Extend the news item on the Serious Fraud Office's AI document-review system, picking up after its final sentence.
(GIVEN PASSAGE begins)
Published: Monday 16 April 2018

The Serious Fraud Office has introduced an ‘artificial intelligence lawyer’ to speed up investigations ahead of its largest case yet involving over 80 million documents.

The launch follows a successful live pilot in a case involving Rolls-Royce, at the time, the SFO’s largest investigation with 30 million documents submitted for review, and the UK’s first criminal case to make use of AI.

It will begin managing all new cases with the technology from this month, with one case already exceeding Rolls-Royce in size with over 50 million documents requiring review and another larger than both cases combined.

Previously, only independent barristers were used to comb through thousands of complex documents to identify evidence that could or couldn’t be seen by SFO investigators prior to them even beginning to sift through the documents themselves.

The amount of data handled by its digital forensics team has quadrupled in the last year and is expected to soar as company data grows ever larger.

By automating document analysis, AI technology allows the SFO to investigate more quickly, reduce costs and achieve a lower error rate than via the work of human lawyers, alone.
(GIVEN PASSAGE ends)
(DATA SHOWN begins)
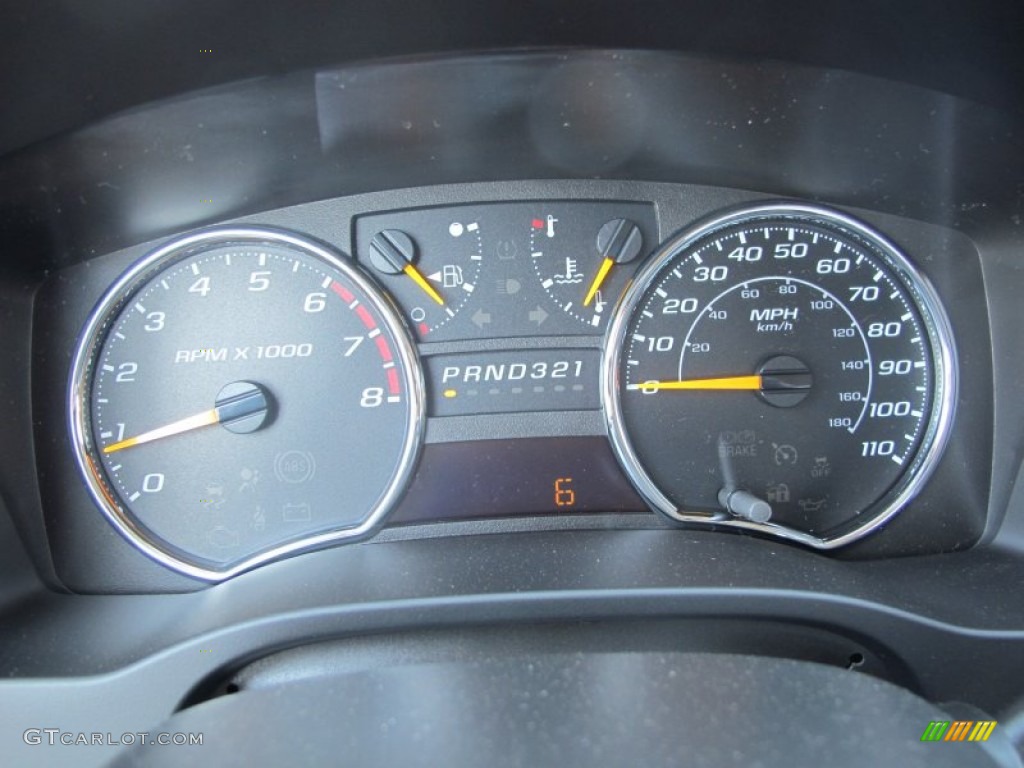 2012 Chevrolet Colorado LT Crew Cab Gauges Photo #62941784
(DATA SHOWN ends)
### RESPONSE AREA
Able to process more than half a million documents a day, a pilot “robot” was recently used to scan for legal professional privilege content in the SFO’s Rolls-Royce case at speeds 2,000 times faster than a human lawyer.

Not only will the new AI document review system be able to recognise patterns, group information by subject, organise timelines, and remove duplicates, it will eventually be able to sift for relevancy thereby removing documents unrelated to an investigation.

SFO’s Chief Technology Officer, Ben Denison said: “AI technology will help us to work smarter, faster and more effectively investigate and prosecute economic crime.

“Using innovative technology like this is no longer optional – it is essential given the volume of material we are dealing with and will help ensure we can continue to meet our disclosure obligations and deliver justice sooner, at significantly lower cost.”